Les juifs marocains revendiquent leur mémoire
Par Khouloud KEBALI-SAJID
Qui est Khouloud KEBALI-SAJID ?
Khouloud Kebali-Sajid, 29 ans, Journaliste, est née le 24 juin 1982 à Casablanca. D’un père originaire d’un petit village proche de Fès « Qariat Ba Mhamed », une petite bourgade nichée entre Fès et Taounate et d’une mère « Regraguia », de la région de Chiadma (actuelle région arabophone de la province d’Essaouira).
« La présence des Juifs au Maroc est vieille de deux millénaires. Elle a largement contribué à l’enrichissement de la culture, de l’artisanat et de la gastronomie du Maroc. »
L’histoire enseignée dans les écoles est tronquée. Si l’on croit les manuels scolaires, le judaïsme n’aurait jamais existé au Maroc et que notre pays n’a été habité que par des musulmans !
Et pourtant, la présence des juifs au Maroc est vieille de deux millénaires. Des siècles d’une présence qui a largement contribué à l’enrichissement de la culture, de l’artisanat et de la gastronomie nationaux.
========================================================================
◆ **Consigne écrite 1**
Extrayez des enregistrements, sans y changer un mot, tout ce qui va de la ligne contenant "When comparing the" jusqu'à la ligne contenant "green grass (box=[147, 110, 224, 120]) <", ces deux lignes incluses.

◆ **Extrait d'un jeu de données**
========================================================================
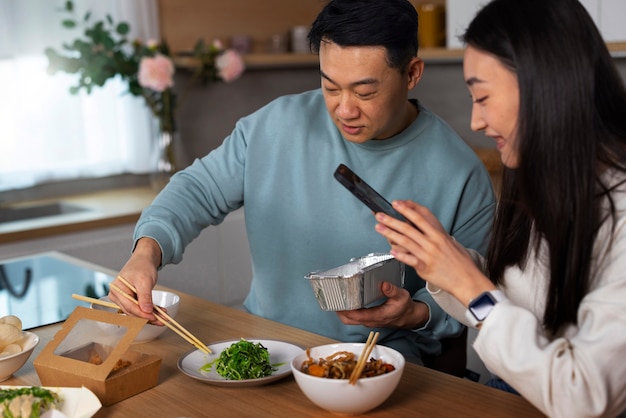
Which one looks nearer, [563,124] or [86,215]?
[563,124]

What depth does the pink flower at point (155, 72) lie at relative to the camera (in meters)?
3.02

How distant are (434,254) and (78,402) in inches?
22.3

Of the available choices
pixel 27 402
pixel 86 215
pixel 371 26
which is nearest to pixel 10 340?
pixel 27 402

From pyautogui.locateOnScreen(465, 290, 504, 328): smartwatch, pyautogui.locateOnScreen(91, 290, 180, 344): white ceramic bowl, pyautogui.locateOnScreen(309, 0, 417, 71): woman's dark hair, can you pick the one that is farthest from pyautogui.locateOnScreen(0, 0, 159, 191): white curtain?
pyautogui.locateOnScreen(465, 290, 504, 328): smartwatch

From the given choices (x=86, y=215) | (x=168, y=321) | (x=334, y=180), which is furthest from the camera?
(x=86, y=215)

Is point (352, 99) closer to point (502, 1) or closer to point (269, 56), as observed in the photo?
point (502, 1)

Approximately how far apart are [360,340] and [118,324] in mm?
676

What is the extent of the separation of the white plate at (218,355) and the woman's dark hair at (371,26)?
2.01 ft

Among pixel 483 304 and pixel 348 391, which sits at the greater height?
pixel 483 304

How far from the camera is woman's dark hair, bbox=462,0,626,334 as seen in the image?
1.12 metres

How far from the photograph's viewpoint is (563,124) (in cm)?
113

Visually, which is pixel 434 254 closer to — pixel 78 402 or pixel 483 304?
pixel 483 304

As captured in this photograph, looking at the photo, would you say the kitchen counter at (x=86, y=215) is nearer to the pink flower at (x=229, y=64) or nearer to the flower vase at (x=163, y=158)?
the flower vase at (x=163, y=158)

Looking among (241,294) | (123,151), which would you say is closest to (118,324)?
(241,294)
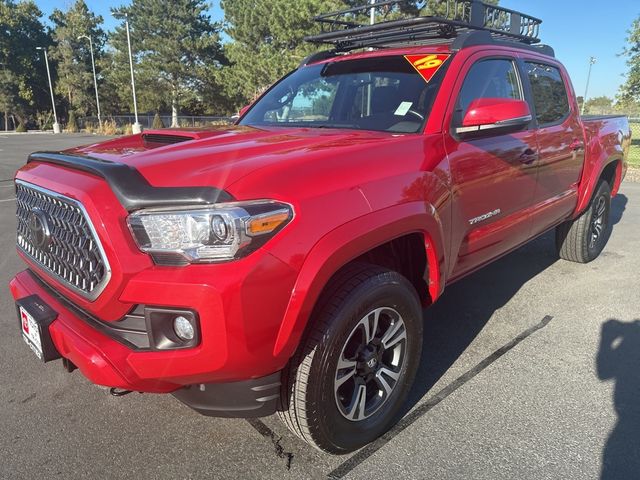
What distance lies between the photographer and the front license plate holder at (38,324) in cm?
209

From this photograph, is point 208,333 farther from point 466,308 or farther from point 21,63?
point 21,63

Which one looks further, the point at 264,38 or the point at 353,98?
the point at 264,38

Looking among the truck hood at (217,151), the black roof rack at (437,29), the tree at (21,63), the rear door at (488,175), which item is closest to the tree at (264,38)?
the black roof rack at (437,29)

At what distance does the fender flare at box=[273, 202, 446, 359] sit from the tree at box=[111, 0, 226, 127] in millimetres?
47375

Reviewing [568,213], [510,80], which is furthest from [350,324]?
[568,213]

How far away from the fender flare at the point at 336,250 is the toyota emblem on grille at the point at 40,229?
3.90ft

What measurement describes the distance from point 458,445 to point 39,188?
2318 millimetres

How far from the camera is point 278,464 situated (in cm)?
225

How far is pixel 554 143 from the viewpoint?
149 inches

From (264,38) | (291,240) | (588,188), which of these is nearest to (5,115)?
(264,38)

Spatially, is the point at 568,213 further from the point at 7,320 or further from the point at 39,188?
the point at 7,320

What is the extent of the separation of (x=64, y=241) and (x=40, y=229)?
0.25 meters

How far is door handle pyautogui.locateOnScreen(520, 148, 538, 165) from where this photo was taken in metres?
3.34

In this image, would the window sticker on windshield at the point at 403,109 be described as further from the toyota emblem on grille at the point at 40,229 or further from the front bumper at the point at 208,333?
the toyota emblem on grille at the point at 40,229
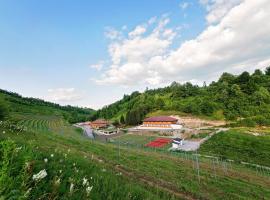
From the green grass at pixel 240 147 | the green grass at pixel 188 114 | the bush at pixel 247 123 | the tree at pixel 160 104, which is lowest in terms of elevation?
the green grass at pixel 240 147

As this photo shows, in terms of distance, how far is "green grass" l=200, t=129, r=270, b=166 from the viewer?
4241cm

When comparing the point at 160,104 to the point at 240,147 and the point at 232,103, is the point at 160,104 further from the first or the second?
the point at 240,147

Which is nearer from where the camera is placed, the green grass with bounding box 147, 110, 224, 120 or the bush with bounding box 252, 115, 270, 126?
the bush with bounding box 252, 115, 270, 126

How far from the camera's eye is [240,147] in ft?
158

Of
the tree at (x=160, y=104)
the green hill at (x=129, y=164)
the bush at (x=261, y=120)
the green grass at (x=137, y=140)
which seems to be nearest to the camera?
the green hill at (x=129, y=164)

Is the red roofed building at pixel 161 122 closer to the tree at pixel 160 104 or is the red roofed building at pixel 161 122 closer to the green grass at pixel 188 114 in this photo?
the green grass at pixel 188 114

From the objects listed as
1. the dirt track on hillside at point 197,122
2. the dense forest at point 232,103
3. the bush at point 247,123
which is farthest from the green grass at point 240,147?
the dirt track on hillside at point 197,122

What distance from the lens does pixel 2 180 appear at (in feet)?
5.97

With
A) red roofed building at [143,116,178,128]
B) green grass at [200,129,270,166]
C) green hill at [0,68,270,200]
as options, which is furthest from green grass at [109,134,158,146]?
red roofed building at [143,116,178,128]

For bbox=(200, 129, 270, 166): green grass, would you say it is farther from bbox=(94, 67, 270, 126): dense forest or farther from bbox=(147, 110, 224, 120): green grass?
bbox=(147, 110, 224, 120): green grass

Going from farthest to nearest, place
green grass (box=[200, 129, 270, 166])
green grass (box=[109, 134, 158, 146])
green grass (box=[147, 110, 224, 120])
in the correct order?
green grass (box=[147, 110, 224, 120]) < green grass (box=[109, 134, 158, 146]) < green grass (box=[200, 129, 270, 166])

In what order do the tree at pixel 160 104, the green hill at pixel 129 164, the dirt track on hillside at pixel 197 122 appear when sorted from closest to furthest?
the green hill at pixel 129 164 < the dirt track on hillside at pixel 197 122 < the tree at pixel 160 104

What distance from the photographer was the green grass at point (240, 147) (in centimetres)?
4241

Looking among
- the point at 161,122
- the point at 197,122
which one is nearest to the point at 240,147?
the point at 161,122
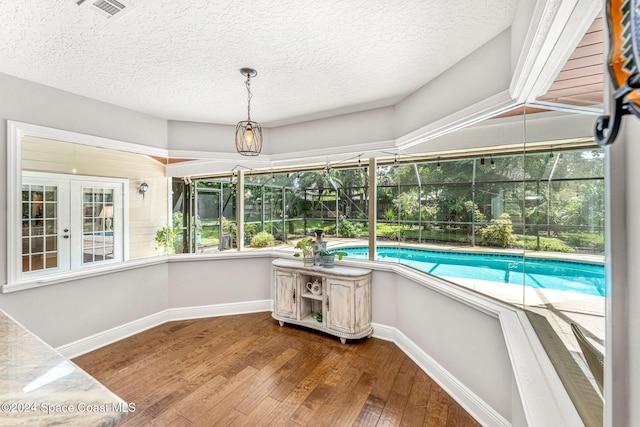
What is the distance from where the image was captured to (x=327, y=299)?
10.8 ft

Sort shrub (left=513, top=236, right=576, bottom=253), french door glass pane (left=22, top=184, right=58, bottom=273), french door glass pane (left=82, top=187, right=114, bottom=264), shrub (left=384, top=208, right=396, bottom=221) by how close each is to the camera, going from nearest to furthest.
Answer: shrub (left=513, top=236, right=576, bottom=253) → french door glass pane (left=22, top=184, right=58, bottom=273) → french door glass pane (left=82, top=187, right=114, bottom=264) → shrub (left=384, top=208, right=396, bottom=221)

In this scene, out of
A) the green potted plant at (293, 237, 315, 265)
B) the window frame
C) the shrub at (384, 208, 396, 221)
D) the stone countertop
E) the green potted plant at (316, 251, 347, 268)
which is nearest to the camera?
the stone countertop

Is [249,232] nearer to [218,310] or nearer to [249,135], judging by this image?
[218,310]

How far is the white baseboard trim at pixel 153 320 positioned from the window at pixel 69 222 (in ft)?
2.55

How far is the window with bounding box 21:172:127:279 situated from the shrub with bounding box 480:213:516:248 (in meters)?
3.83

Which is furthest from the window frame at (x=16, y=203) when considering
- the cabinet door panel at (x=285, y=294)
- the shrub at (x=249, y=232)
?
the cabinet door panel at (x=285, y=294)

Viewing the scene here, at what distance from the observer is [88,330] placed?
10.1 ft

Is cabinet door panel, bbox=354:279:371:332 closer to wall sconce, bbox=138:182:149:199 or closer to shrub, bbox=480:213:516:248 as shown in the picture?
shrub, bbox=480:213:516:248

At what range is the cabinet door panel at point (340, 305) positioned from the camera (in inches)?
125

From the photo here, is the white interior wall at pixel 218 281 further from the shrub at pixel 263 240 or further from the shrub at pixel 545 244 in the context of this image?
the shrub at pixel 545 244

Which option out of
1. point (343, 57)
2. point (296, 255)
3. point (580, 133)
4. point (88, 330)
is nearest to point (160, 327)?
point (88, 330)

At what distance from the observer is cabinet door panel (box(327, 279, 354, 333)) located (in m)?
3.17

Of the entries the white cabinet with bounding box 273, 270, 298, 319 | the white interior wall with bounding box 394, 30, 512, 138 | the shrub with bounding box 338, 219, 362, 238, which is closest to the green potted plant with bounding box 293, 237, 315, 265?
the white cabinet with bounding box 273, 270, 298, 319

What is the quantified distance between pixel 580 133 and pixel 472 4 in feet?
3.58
========================================================================
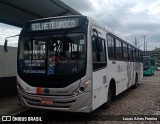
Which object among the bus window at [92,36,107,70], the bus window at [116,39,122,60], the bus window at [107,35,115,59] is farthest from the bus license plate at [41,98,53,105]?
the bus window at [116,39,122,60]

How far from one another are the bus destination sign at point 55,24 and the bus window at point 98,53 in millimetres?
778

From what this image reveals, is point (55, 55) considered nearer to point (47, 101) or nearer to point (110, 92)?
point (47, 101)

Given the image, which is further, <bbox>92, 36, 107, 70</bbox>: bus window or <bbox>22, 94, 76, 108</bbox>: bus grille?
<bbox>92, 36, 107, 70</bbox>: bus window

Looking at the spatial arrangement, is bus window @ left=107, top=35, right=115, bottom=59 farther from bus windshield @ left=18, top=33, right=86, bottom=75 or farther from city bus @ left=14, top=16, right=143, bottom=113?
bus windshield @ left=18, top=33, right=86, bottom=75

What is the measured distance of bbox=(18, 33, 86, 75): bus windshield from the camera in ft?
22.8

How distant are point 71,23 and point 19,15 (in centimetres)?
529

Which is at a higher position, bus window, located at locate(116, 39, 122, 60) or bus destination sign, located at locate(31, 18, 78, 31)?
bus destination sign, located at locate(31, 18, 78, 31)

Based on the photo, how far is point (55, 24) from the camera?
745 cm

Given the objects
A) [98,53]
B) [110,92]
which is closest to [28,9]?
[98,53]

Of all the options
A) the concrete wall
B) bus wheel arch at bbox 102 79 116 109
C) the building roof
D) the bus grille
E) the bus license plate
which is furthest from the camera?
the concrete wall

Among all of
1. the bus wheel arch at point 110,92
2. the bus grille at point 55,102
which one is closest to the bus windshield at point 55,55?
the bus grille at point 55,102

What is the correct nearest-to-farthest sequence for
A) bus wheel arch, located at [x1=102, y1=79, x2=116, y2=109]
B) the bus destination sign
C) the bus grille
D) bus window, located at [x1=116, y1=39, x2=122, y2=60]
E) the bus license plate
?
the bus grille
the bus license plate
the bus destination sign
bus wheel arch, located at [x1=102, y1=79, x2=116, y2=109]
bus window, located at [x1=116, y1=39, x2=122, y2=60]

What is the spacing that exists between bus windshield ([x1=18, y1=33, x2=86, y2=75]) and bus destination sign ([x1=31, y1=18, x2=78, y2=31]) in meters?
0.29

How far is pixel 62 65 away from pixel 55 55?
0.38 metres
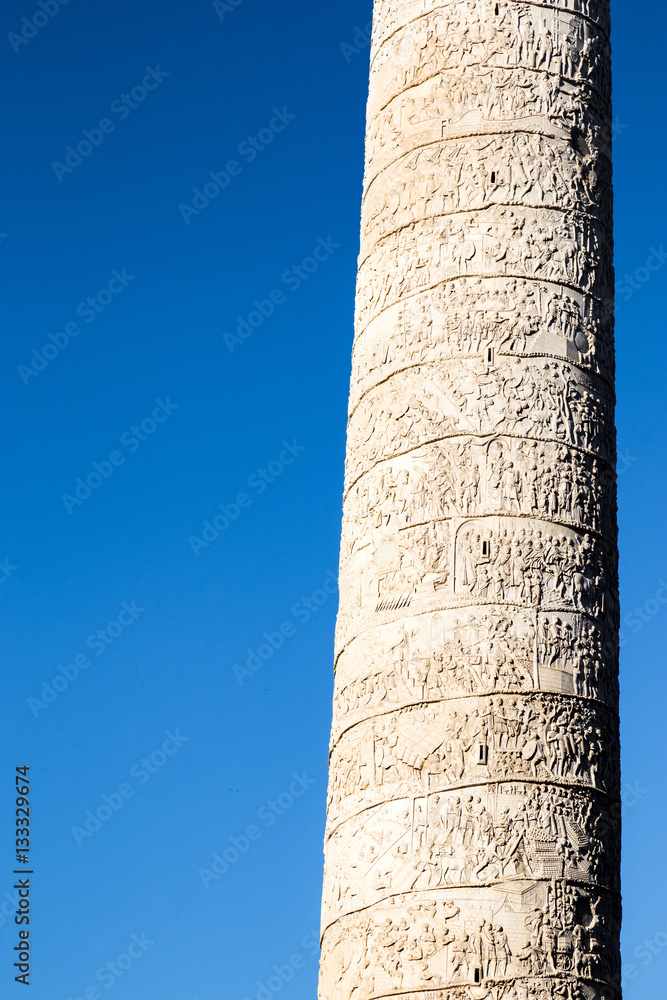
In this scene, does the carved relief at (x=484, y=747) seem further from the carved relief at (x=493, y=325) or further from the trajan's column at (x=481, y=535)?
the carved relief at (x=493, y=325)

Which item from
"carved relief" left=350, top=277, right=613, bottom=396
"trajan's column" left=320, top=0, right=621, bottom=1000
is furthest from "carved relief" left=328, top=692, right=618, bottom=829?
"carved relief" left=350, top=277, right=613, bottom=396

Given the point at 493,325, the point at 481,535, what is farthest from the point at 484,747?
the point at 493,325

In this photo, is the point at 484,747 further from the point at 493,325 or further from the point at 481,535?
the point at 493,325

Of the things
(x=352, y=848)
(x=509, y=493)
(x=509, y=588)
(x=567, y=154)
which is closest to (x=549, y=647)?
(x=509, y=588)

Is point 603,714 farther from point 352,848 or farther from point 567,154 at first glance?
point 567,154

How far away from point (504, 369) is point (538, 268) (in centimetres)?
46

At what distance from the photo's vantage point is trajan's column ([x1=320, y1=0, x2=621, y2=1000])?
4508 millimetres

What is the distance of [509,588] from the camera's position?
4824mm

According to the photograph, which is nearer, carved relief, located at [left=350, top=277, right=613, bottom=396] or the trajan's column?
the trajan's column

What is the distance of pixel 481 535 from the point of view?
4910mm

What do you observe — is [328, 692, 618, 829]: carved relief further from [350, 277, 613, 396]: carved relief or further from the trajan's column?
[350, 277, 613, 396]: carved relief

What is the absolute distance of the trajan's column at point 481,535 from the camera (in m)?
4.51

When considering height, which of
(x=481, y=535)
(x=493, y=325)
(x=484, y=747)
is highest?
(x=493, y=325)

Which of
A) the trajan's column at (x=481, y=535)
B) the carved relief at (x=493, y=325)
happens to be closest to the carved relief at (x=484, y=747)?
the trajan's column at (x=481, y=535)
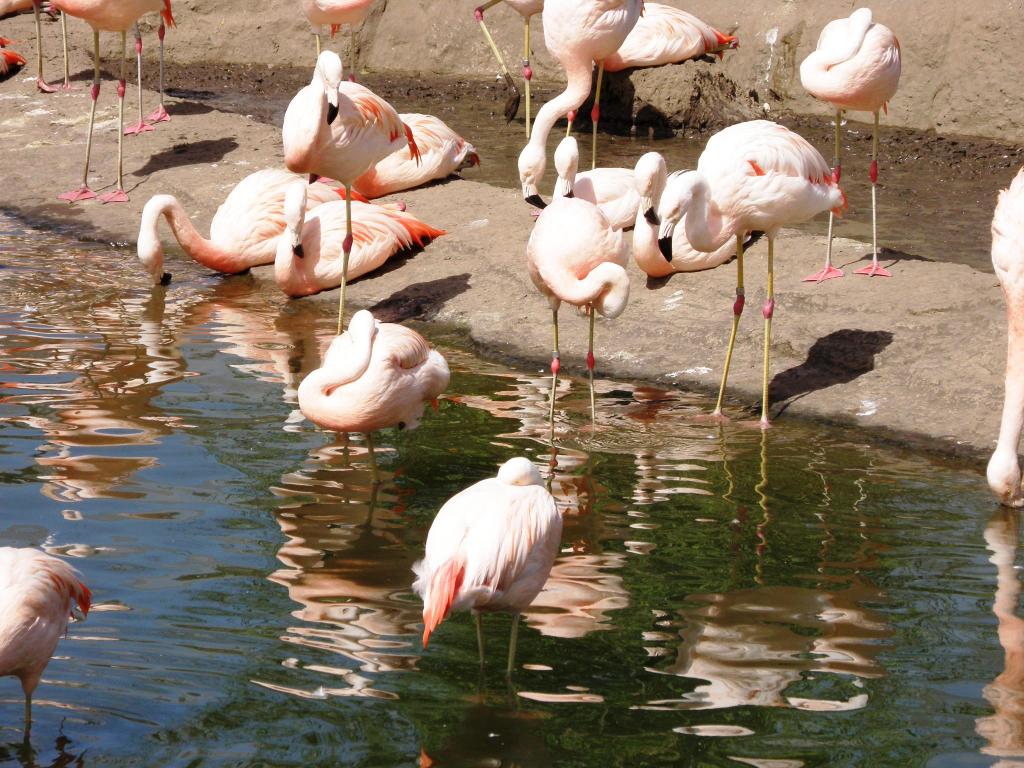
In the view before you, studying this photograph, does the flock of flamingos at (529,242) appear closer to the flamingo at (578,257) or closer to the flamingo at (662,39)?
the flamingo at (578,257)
========================================================================
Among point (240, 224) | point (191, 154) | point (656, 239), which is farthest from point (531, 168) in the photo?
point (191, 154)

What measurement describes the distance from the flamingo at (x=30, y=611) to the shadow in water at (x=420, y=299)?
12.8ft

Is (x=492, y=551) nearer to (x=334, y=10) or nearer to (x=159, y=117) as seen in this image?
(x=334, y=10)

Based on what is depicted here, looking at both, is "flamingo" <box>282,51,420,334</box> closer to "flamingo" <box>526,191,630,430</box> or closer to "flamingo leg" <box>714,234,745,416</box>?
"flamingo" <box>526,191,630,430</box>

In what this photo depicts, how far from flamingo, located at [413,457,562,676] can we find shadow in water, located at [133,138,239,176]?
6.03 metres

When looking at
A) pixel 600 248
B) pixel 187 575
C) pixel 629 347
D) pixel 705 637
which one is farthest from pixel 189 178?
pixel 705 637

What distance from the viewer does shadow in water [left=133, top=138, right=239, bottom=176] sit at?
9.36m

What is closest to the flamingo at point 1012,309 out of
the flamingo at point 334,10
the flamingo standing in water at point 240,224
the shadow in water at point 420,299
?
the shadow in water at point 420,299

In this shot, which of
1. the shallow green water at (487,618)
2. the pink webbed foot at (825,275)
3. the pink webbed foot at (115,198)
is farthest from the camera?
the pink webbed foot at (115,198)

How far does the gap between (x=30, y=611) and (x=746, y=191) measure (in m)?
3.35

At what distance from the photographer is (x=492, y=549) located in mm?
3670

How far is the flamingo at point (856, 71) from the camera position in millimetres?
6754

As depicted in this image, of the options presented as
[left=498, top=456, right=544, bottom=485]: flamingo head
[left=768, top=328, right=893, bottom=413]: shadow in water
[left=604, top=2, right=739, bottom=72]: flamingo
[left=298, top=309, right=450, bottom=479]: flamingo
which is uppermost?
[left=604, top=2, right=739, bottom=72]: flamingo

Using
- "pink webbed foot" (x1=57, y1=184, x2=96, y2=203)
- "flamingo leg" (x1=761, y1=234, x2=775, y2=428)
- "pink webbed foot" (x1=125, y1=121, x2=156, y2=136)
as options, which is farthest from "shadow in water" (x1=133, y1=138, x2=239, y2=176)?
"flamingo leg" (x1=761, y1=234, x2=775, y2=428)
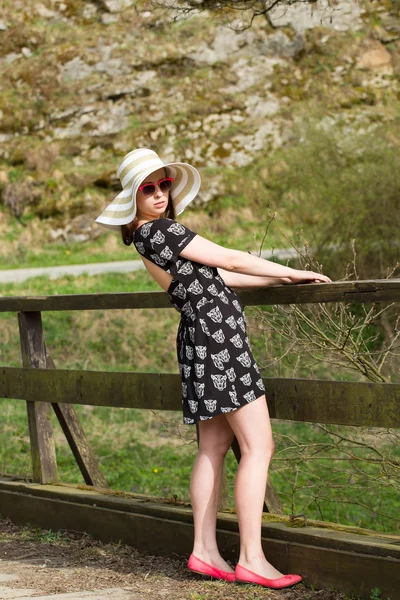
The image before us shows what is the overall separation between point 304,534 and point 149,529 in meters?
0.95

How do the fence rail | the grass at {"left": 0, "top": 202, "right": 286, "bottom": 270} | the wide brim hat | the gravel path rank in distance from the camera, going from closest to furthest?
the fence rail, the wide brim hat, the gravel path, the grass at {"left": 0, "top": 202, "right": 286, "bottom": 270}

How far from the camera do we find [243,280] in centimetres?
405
========================================================================
◆ **Consigne écrite 2**
Recopiez fidèlement, dans l'article sur la mémoire des juifs marocains, tout le passage allant de "Et pourtant, la" jusqu'à "la gastronomie nationaux.".

◆ **Réponse écrite 1**
When comparing the point at 160,104 to the point at 240,147 and the point at 232,103, is the point at 160,104 further from the first or the second?
the point at 240,147

Which is nearer from where the camera is placed, the green grass with bounding box 147, 110, 224, 120 or the bush with bounding box 252, 115, 270, 126?
the bush with bounding box 252, 115, 270, 126

How far from the camera's eye is [240,147] in ft?
158

Of
the tree at (x=160, y=104)
the green hill at (x=129, y=164)
the bush at (x=261, y=120)
the green grass at (x=137, y=140)
which seems to be nearest to the camera?
the green hill at (x=129, y=164)

Is the red roofed building at pixel 161 122 closer to the tree at pixel 160 104 or is the red roofed building at pixel 161 122 closer to the green grass at pixel 188 114 in this photo?
the green grass at pixel 188 114

From the objects listed as
1. the dirt track on hillside at point 197,122
2. the dense forest at point 232,103
3. the bush at point 247,123
which is farthest from the green grass at point 240,147?
the dirt track on hillside at point 197,122

What distance from the lens does pixel 2 180 appear at (in feet)?
5.97

With
A) red roofed building at [143,116,178,128]
B) green grass at [200,129,270,166]
C) green hill at [0,68,270,200]
as options, which is furthest from green grass at [109,134,158,146]?
red roofed building at [143,116,178,128]

For bbox=(200, 129, 270, 166): green grass, would you say it is farther from bbox=(94, 67, 270, 126): dense forest or farther from bbox=(147, 110, 224, 120): green grass?
bbox=(147, 110, 224, 120): green grass

Going from farthest to nearest, place
green grass (box=[200, 129, 270, 166])
green grass (box=[109, 134, 158, 146])
green grass (box=[147, 110, 224, 120])
in the correct order?
green grass (box=[147, 110, 224, 120]) < green grass (box=[109, 134, 158, 146]) < green grass (box=[200, 129, 270, 166])

◆ **Réponse écrite 2**
Et pourtant, la présence des juifs au Maroc est vieille de deux millénaires. Des siècles d’une présence qui a largement contribué à l’enrichissement de la culture, de l’artisanat et de la gastronomie nationaux.